Your Fellows project, a podcast titled TESTED, will focus on the practice of gender verification testing in athletics. Was there one particular story that drew you to explore this issue?

I’ve been following this problem since 2006, when I read about how Santhi Soundarajan was stripped of her medals after a sex verification test. The news story I read was incredibly short, and I remember thinking, “wait, what is a ‘sex verification test’?” From there, I haven’t been able to stop thinking about this issue and the many athletes who’ve been impacted by it.

During the Olympics this summer, criticism emerged around the physical, mental, and emotional strain athletes undergo in training and competition. How do you hope TESTED will inform the discourse around what we expect from our athletes going forward?

Professional athletes are already pushing themselves to the brink of human capabilities. That’s why we tune in, to see them do things that nobody has ever done before. Put on top of that the scrutiny that the media and fans place on athletes for everything from their relationships, to their facial expressions, to, in the case of my project, their gender, and it’s enough to break even the strongest people in the world. More than one athlete has committed/attempted suicide due to gender verification policies. A lot of what TESTED is about is the idea of fairness and ethics, and who gets to decide, and it’s important for us to remember that these are human beings whose health and well-being have to come before tradition, entertainment, and the egos of those running international sporting bodies.

You’ve dedicated your career to audio production and podcasting, which is a field that's changed dramatically over the last decade. How do you think the landscape is different for audio journalists today from what it was when you first started?

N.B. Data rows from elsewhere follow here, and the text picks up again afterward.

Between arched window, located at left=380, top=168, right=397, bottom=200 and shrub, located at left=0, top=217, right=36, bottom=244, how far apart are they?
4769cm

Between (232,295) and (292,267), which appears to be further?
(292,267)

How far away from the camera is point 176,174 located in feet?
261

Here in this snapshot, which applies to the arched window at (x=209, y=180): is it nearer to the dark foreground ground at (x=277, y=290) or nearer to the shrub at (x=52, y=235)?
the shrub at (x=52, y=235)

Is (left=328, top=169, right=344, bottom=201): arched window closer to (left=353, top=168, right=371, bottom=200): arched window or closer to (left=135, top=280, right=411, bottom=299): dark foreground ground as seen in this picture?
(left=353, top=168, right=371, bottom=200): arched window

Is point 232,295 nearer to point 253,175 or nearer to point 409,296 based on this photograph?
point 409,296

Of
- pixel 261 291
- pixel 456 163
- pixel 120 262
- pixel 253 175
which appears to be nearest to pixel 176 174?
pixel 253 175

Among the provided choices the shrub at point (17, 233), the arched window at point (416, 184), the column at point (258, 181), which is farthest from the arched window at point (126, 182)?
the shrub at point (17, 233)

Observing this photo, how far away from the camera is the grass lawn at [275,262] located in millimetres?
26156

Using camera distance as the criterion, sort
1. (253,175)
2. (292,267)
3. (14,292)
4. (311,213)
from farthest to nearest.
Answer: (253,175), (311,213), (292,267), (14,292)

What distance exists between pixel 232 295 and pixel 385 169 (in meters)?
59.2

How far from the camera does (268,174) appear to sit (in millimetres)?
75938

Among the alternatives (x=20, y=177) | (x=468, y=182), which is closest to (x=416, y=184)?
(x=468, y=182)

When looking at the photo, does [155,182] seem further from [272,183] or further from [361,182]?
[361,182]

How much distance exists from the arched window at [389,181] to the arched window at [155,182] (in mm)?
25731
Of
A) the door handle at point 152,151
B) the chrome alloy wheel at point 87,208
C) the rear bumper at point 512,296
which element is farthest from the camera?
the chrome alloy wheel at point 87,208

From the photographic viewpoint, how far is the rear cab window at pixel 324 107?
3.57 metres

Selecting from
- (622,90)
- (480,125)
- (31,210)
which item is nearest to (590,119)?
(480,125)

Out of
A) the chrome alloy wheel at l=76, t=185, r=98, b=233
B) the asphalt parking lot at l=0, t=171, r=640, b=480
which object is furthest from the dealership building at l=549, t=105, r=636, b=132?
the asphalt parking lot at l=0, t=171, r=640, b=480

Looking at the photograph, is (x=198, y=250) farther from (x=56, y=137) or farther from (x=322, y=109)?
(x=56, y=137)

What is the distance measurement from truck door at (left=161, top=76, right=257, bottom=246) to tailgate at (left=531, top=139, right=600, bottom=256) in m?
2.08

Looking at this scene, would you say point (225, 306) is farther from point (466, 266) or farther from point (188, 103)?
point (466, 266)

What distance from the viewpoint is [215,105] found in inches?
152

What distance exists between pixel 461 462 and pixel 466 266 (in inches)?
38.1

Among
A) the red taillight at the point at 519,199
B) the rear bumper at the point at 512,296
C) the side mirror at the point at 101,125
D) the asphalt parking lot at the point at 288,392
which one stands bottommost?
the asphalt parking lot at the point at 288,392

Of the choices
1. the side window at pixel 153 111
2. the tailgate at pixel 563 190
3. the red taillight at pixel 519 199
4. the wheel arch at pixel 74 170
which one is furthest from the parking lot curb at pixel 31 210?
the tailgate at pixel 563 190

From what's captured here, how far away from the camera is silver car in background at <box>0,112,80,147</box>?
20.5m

I can rant about this for hours — and have, sorry to my friends — but I’ll try to keep it short. The landscape is wildly different than when I started. It’s much more difficult to break in and succeed as an independent podcaster now than it was before. Hollywood believes that podcasting is a “cheap” and “easy” way to test out IP and is thus flooding the audio world with half-baked ideas that they simply want to option back to film or television. For those with huge platforms already, podcasting seems like a great additional way to make money. For those trying to push the medium forward, it is far more challenging than it once was.

The eclectic mix of topics you’ve reported on range from finding the perfectly grown pepper to chronicling an all-female polar expedition. What about a subject makes it good fodder for audio stories?

I’m drawn to stories where people are trying to figure something out. Whether that’s who they are, and what they want (as in the case of the all-female polar expedition), or how to engineer something really specific (as in the peppers). I love documenting people in the middle of a puzzle. Hearing people think and try and understand something in real time can be so satisfying in audio because you’re hearing them grapple with hard questions and try to work their way to an answer.

If you could recommend one podcast that everyone should absolutely listen to, what would you recommend, and why?

This is the hardest question! There are so many different kinds of podcasts out there it’s hard to recommend one single one. So I’m going to cheat and recommend two, one fiction show and one nonfiction. On the fiction front, Forest 404 remains one of my favorites in a long time. For nonfiction, Floodlines deserves all the praise it gets. And if you want a bit of an older cut: I recently re-listened to No Feeling is Final and I highly recommend it as well. Okay that’s three, but it’s hard to pick just one!